E, se se entendesse, como pretende a deliberação impugnada, que estamos perante uma ofensa à honra, por tal significar que estas pessoas não teriam as condições mínimas de natureza moral para o exercício das suas funções, então sempre que se discordasse de alguém poderíamos dizer que se estava a pôr em causa a sua capacidade intelectual ou moral.

Não se pode ir tão longe.

A nosso ver, a arguição em sede de defesa disciplinar dos referidos factos não consubstancia qualquer ofensa à honra, honorabilidade, consideração e bom nome das ofendidas, nem indirectamente da Autarquia e do Julgado de Paz cuja tutela está previstas nos artºs 25º e 26º nº 1 da CRP e no nº 1 do art. 70º do Código Civil.

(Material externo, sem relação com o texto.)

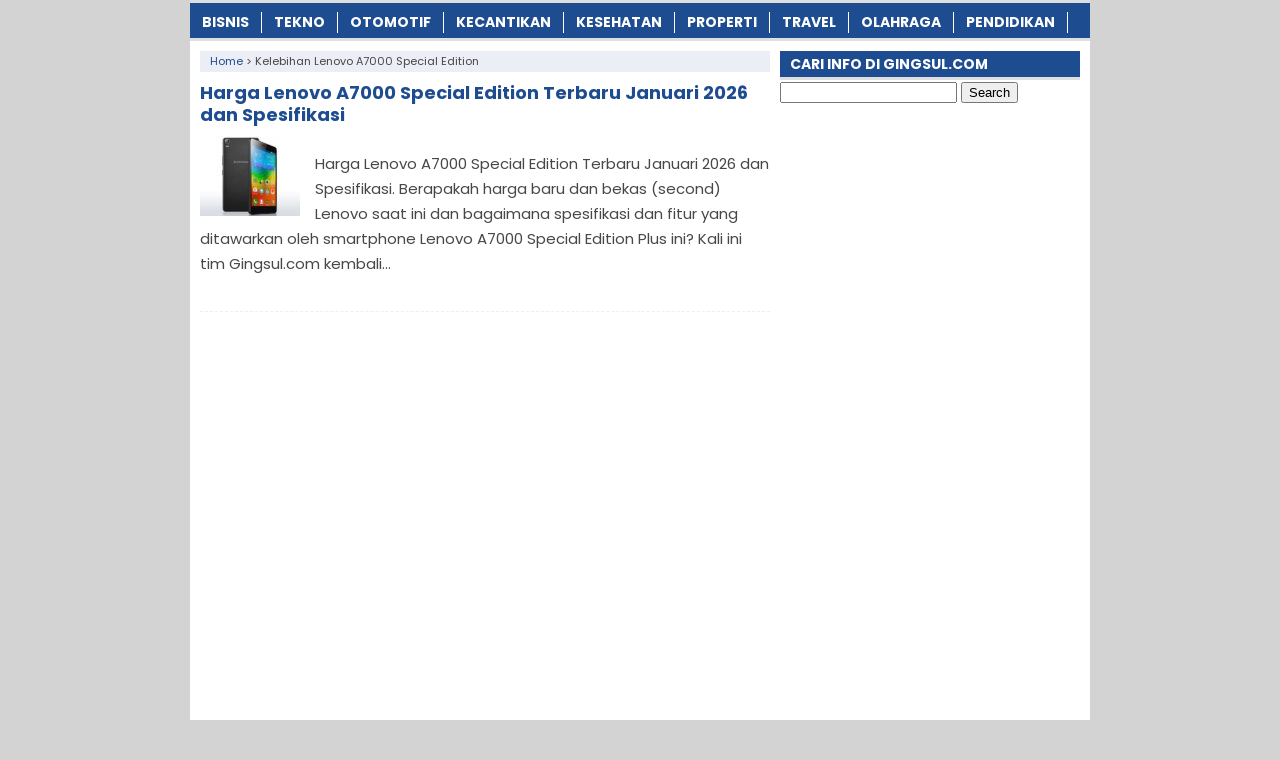

--- FILE ---
content_type: text/html; charset=utf-8
request_url: https://www.google.com/recaptcha/api2/aframe
body_size: 267
content:
<!DOCTYPE HTML><html><head><meta http-equiv="content-type" content="text/html; charset=UTF-8"></head><body><script nonce="gmZyTDT1e-g2VV7E5-sAyA">/** Anti-fraud and anti-abuse applications only. See google.com/recaptcha */ try{var clients={'sodar':'https://pagead2.googlesyndication.com/pagead/sodar?'};window.addEventListener("message",function(a){try{if(a.source===window.parent){var b=JSON.parse(a.data);var c=clients[b['id']];if(c){var d=document.createElement('img');d.src=c+b['params']+'&rc='+(localStorage.getItem("rc::a")?sessionStorage.getItem("rc::b"):"");window.document.body.appendChild(d);sessionStorage.setItem("rc::e",parseInt(sessionStorage.getItem("rc::e")||0)+1);localStorage.setItem("rc::h",'1768604331402');}}}catch(b){}});window.parent.postMessage("_grecaptcha_ready", "*");}catch(b){}</script></body></html>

Os factos que são imputados à recorrente não têm a consequência atribuída pelo Município de se traduzirem na criação no público de desconfiança quanto à imparcialidade na actuação da Administração e na falta de respeito e obediência assim como na falta de lealdade e correcção que se lhe impunha perante os seus superiores.

Nem atentam contra a honra e consideração das visadas por não se tratar de um comportamento com objecto eticamente reprovável, que reclame a repressão desse comportamento.

Não ocorre, pois, qualquer violação de um mínimo ético-necessário à salvaguarda sócio-moral da pessoa, da sua honra e consideração.

A actuação da aqui recorrente inseriu-se no âmbito de uma ampla defesa em processo disciplinar e não num ataque gratuito e com intuitos e consequências difamatórias e injuriosas.

Não estamos, pois, perante qualquer infracção.

Pelo que, procede o recurso nesta parte.

1.2. A outra questão de que cumpria aferir é a de saber se a decisão recorrida andou bem ao revogar a decisão de 1ª instância que entendera que a deliberação da Câmara Municipal do ………, de 7/10/2008, que puniu a autora com a pena disciplinar de inactividade, não se encontrava fundamentada.

O TAF do Porto entendeu que a referida deliberação carece de fundamentação por não constarem do relatório final quaisquer fundamentos para a aplicação de pena de inatividade, já que no mesmo é apenas proposta a aplicação de pena de demissão.

Por sua vez a decisão recorrida entendeu que:

“...Não é verdade, como a Recorrida alega nas suas contra-alegações, que não tenham sido alegadas quaisquer razões justificativas da aplicação da sanção, uma vez que elas constam de todos os factos provados, ou que não tenham sido alegadas razões justificativas da escolha da concreta pena disciplinar proposta, dado que estas constam das alíneas F) e G) dos factos provados.
Página 29 de 30
Administrativo - Acórdão n.º 0260/17
Estes factos permitem à Recorrida aperceber-se do itinerário cognoscitivo e valorativo seguido pelo autor do acto para proferir a decisão, isto é permitem conhecer as razões por que o autor do acto decidiu como decidiu e não de forma diferente, permitindo à Recorrida desencadear os mecanismos administrativos ou contenciosos de impugnação e revelam a existência de uma reflexão e a indicação das razões principais que moveram o autor do acto.

Todos os factos provados permitiram à Recorrida entender as razões de facto e de direito que determinaram o autor do acto a agir e a escolher a medida adoptada....

A questão é, pois, saber se tendo o Sr. Instrutor proposto a aplicação da pena de demissão e tendo a deliberação impugnada optado por atender à proposta do Vereador do Pelouro dos Recursos Humanos e ter antes aplicado uma pena de inactividade pelo período de um ano, teria que ter explicado os motivos dessa alteração.

Ora, esta questão fica prejudicada dado o entendimento de que não estamos perante qualquer infracção, pelo que abstemo-nos de dela conhecer.

O recurso merece, pois, provimento.

*

Em face de todo o exposto acordam os juízes deste STA em conceder provimento ao recurso em consequência:

a) Revogar a decisão recorrida quando a mesma considera que existe infracção disciplinar.

b) Julgar a acção totalmente procedente, anulando a deliberação da CM…, que aplicou à aqui recorrente a pena disciplinar de inactividade pelo período de um ano e condenando o aqui recorrido ao arquivamento dos autos.

c) Custas pelo recorrido neste Supremo e nas instâncias.

Notifique.

Lisboa, 9 de Novembro de 2017. – Ana Paula Soares Leite Martins Portela (relatora) – Jorge Artur Madeira dos Santos - Carlos Luís Medeiros de Carvalho.